**** Provided information
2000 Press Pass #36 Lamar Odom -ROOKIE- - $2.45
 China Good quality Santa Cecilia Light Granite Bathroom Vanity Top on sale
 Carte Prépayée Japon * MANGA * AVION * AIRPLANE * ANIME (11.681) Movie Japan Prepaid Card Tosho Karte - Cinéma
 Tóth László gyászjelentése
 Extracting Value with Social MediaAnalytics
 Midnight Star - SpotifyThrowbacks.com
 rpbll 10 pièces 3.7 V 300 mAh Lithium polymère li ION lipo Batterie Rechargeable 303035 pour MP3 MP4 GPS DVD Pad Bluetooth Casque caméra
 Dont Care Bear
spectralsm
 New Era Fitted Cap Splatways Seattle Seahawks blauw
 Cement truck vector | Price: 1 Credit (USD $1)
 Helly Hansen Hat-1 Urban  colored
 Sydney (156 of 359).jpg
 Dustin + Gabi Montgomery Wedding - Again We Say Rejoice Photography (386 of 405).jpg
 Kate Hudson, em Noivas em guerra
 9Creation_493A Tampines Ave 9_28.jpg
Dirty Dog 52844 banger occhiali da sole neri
********
● **Task objective**
In the material above, locate the line containing "Dont Care Bear" and the line containing "Dustin + Gabi". Transcribe exactly those two lines and every line between them, and nothing more.

● **Exercise result**
 Dont Care Bear
spectralsm
 New Era Fitted Cap Splatways Seattle Seahawks blauw
 Cement truck vector | Price: 1 Credit (USD $1)
 Helly Hansen Hat-1 Urban  colored
 Sydney (156 of 359).jpg
 Dustin + Gabi Montgomery Wedding - Again We Say Rejoice Photography (386 of 405).jpg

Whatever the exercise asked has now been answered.